Running Searches Using Splunk’s REST API: Part Two

By Jon Walthour, Senior Technical Architect

In Part One of this blog, I discussed Splunk’s REST API interface and how it can be used to run searches against Splunk event data. In Part One, I demonstrated how to interact with the Splunk REST API to run searches using the Linux cURL app. In Part Two, I’ll take a dive into how to run searches via the REST API utilizing Python.

For interacting with Splunk through Python, Splunk provides a SDK to abstract some of the more basic methods for Splunk interaction. Mind you, the SDK is not necessary to successfully interact with Splunk via REST and Python, but it does make that interaction much easier.

Setting Up Your Development Environment

So, let’s first set up our development environment. Using your git tool of choice, clone the Splunk Python SDK from here: https://github.com/splunk/splunk-sdk-python.git. As of the current 2.0.1 release, you’ll also need to install into your Python libraries if you don’t already have it the Python deprecation modules. Once you’ve done those two things, you can cp the “splunklib” directory and contents out of the “splunk-sdk-python” folder as that is all you need from it.
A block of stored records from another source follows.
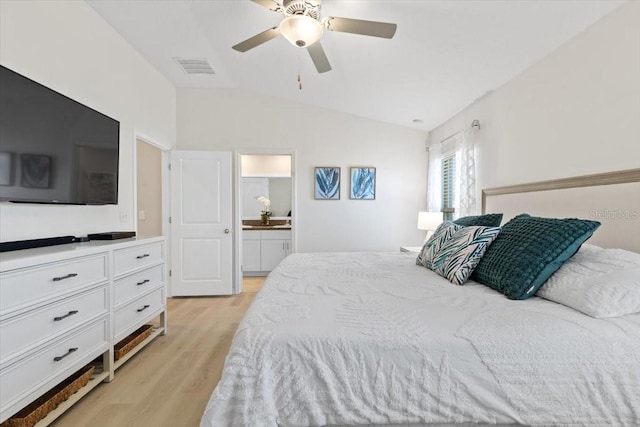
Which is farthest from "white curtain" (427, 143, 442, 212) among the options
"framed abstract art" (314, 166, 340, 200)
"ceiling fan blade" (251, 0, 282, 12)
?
"ceiling fan blade" (251, 0, 282, 12)

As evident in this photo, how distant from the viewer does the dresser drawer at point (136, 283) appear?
6.77ft

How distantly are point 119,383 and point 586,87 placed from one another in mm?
3548

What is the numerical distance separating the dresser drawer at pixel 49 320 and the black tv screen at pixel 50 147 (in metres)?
0.64

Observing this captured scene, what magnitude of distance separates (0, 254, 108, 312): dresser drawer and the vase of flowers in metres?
3.63

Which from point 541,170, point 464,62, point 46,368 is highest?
point 464,62

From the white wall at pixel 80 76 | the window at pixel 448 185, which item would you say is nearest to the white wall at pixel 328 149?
the window at pixel 448 185

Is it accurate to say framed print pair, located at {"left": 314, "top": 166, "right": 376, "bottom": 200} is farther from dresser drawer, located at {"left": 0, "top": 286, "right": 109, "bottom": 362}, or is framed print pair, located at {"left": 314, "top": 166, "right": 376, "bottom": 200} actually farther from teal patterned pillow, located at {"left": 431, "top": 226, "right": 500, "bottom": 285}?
dresser drawer, located at {"left": 0, "top": 286, "right": 109, "bottom": 362}

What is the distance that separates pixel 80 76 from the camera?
2.29m

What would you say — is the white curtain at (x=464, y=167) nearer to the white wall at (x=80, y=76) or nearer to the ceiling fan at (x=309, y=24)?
the ceiling fan at (x=309, y=24)

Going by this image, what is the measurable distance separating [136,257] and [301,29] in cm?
198

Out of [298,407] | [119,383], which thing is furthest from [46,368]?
[298,407]

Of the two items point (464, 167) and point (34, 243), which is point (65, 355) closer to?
point (34, 243)

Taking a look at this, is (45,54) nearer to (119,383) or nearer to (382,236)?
(119,383)

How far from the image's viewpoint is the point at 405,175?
4.31 metres
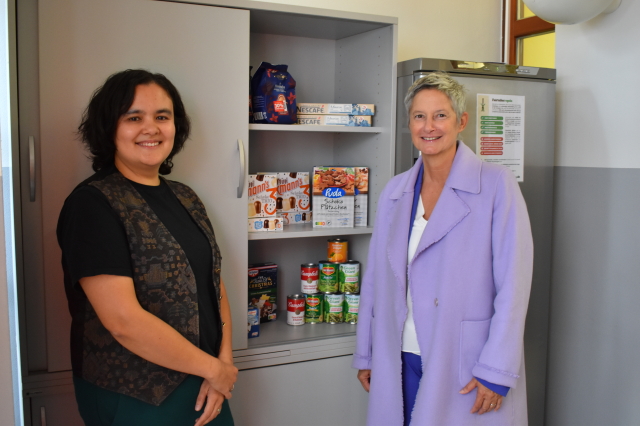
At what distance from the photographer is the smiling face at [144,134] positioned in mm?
1451

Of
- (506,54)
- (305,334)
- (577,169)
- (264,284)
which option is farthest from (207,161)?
(506,54)

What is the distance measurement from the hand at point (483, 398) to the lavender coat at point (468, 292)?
18 millimetres

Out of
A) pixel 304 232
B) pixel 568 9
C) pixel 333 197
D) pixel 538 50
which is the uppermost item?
pixel 538 50

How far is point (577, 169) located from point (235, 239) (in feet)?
4.82

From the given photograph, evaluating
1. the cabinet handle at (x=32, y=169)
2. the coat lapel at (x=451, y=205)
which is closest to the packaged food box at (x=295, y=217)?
the coat lapel at (x=451, y=205)

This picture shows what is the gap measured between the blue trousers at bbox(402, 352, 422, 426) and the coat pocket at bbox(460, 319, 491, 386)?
138 millimetres

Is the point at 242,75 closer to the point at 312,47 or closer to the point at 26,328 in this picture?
the point at 312,47

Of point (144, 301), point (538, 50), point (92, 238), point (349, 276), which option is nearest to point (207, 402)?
point (144, 301)

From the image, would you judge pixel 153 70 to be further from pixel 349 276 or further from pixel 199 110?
pixel 349 276

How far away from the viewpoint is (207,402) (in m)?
1.52

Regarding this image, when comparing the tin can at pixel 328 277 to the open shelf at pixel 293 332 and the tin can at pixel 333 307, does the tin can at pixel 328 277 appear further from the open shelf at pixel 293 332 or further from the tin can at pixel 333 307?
the open shelf at pixel 293 332

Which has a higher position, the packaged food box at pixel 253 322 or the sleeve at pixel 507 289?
the sleeve at pixel 507 289

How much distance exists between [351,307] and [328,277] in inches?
6.3

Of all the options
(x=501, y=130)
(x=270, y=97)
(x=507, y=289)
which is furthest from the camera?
(x=501, y=130)
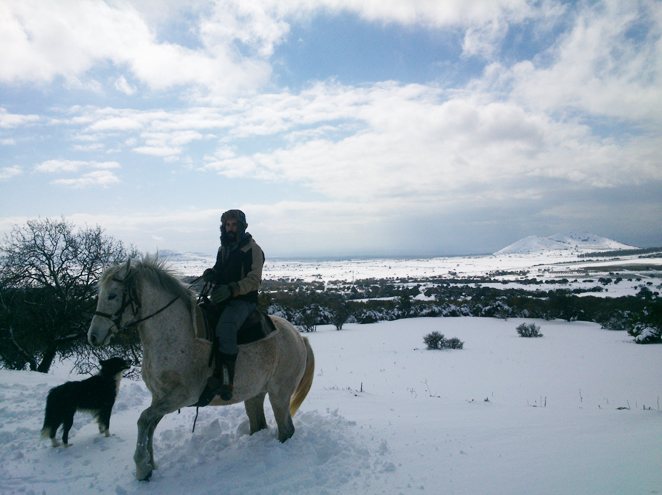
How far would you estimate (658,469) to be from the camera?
12.7 feet

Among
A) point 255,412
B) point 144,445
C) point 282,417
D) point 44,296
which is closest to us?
point 144,445

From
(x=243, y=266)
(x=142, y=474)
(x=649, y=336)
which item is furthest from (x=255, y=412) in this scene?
(x=649, y=336)

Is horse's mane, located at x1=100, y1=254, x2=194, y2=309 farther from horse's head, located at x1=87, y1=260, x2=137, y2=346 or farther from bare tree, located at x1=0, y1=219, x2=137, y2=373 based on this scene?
bare tree, located at x1=0, y1=219, x2=137, y2=373

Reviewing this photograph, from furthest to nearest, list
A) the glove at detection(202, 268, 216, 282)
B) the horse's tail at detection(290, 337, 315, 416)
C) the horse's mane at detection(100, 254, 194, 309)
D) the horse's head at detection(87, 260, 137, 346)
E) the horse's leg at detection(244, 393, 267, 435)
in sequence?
the horse's tail at detection(290, 337, 315, 416)
the horse's leg at detection(244, 393, 267, 435)
the glove at detection(202, 268, 216, 282)
the horse's mane at detection(100, 254, 194, 309)
the horse's head at detection(87, 260, 137, 346)

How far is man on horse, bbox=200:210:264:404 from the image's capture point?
4.30 meters

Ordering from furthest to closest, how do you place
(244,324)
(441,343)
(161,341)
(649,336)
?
(441,343)
(649,336)
(244,324)
(161,341)

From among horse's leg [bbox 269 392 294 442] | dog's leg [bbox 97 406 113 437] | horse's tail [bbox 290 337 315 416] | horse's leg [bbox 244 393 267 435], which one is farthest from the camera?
horse's tail [bbox 290 337 315 416]

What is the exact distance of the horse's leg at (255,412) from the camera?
5.31 meters

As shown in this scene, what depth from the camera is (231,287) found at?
4.41 metres

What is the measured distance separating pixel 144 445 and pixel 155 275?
1744 mm

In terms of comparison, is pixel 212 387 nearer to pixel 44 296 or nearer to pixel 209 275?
pixel 209 275

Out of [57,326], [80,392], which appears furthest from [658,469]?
[57,326]

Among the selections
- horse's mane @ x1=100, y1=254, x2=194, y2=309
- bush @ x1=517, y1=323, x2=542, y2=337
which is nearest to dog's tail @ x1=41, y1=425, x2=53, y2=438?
horse's mane @ x1=100, y1=254, x2=194, y2=309

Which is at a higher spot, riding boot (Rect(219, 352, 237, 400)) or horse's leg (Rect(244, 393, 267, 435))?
riding boot (Rect(219, 352, 237, 400))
What I do on a Linux host is to run the following in an empty directory:

git clone https://github.com/splunk/splunk-sdk-python.git 
cp -R splunk-sdk-python/splunklib . 
pip install deprecation

and I’m ready to go.

Now, in our new development context, open new Python (.py) file. We’ll need to start by importing two modules in the Splunk Python SDK “splunklib”, client and results.

import sys 
import splunklib.client as client 
import splunklib.results as results 
from time import sleep

The “client” module provides objects and collections for authenticating to and interacting with a Splunk instance over its management port (default port 8089). The “results” module provides a reader for streaming results in CSV, JSON or XML to a client’s environment from the Splunk search head. For running adhoc searches, these are the only two modules we’ll need.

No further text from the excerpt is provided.